A large grinding wheel in the shape of a solid cylinder of radius 0.330 m is free to rotate on a frictionless, vertical axle. A constant tangential force of 200 N applied to its edge causes the wheel to have an angular acceleration of 1.048 rad/s2.
(a) What is the moment of inertia of the wheel? HINT: Remember that there are two equations for torque. τ = r Fsinθ and τ = I α.
kg·m2
(b) What is the mass of the wheel? HINT: You will need to refer to the specific formula that determines the moment of inertia for a solid disk, or solid cylinder, in terms of its mass and radius.
kg
(c) If the wheel starts from rest, what is its angular velocity after 4.40 s have elapsed, assuming the force is acting during that time? HINT: You will want to use the equations for uniform angular acceleration.
rad/s
To answer these questions, we will need to use some basic equations related to torque and angular acceleration.
(a) To find the moment of inertia, we can use the equation τ = I α, where τ is the torque, I is the moment of inertia, and α is the angular acceleration.
In this case, we are given the torque (τ = rFsinθ) and the angular acceleration (α = 1.048 rad/s^2). We need to calculate the moment of inertia.
First, we need to find the radius of the wheel. In the given information, the radius is given as 0.330 m.
Now, we can substitute these values into the equation τ = I α:
τ = rFsinθ
I α = rFsinθ
Rearranging the equation, we get:
I = τ / α
Substituting the given values:
I = (0.330 m * 200 N * sin90°) / 1.048 rad/s^2
Calculating the equation:
I ≈ 62.72 kg·m^2
So, the moment of inertia of the wheel is approximately 62.72 kg·m^2.
(b) To find the mass of the wheel, we can use the formula for the moment of inertia of a solid cylinder, which is I = (1/2) m r^2, where m is the mass and r is the radius.

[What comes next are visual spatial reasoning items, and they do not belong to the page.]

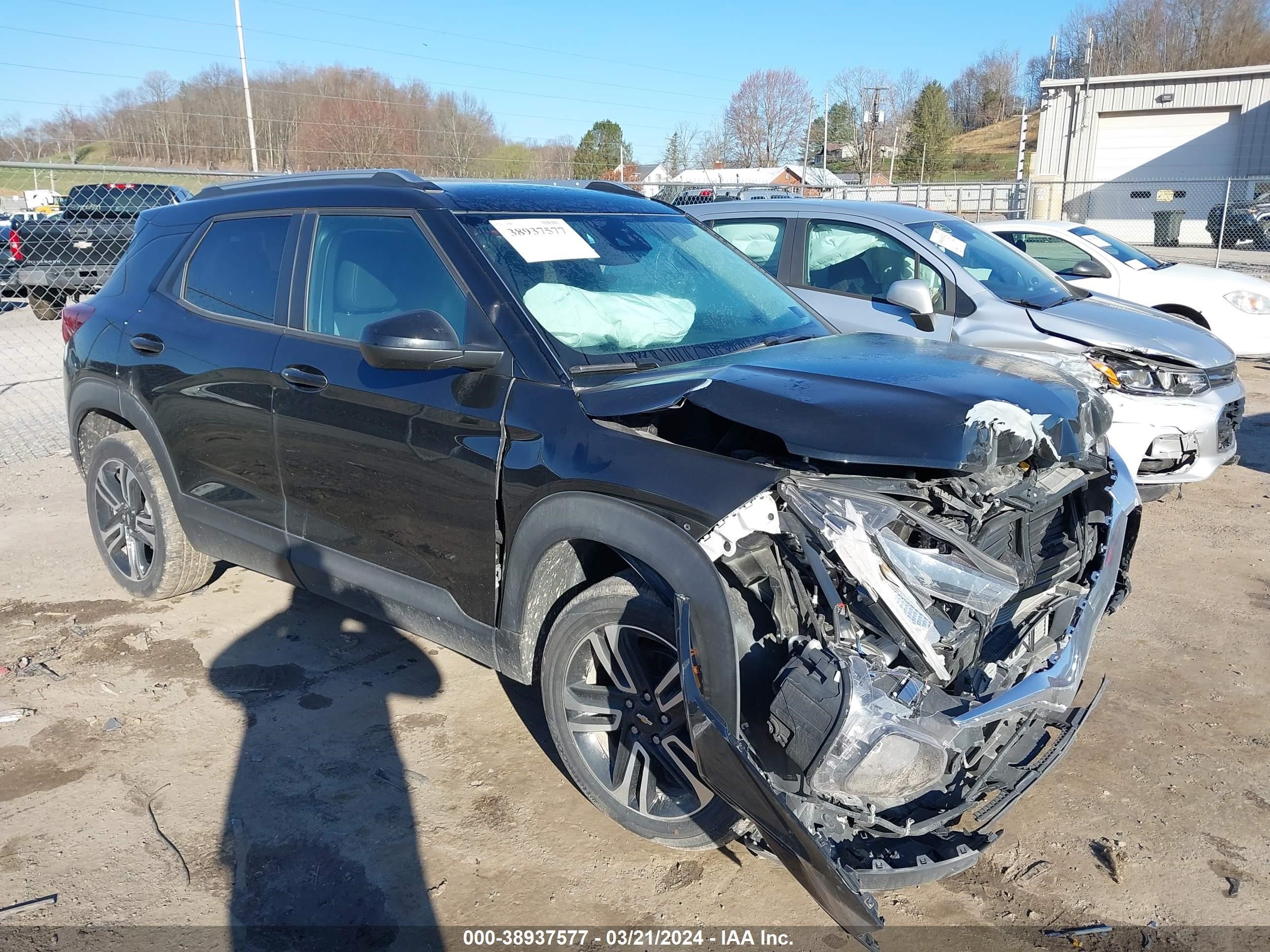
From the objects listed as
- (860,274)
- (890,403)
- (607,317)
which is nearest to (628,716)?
(890,403)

Rearranging the equation, we get:
m = 2I / r^2
Substituting the given values:
m = 2 * 62.72 kg·m^2 / (0.330 m)^2
Calculating the equation:
m ≈ 1194.18 kg
So, the mass of the wheel is approximately 1194.18 kg.
(c) To find the angular velocity of the wheel after 4.40 s, we can use the equation for angular velocity, ω = ω0 + αt, where ω is the final angular velocity, ω0 is the initial angular velocity (0 rad/s as the wheel starts from rest), α is the angular acceleration, and t is the time.
Substituting the given values:
ω = 0 + (1.048 rad/s^2)(4.40 s)
Calculating the equation:
ω ≈ 4.5976 rad/s
So, the angular velocity of the wheel after 4.40 s is approximately 4.5976 rad/s.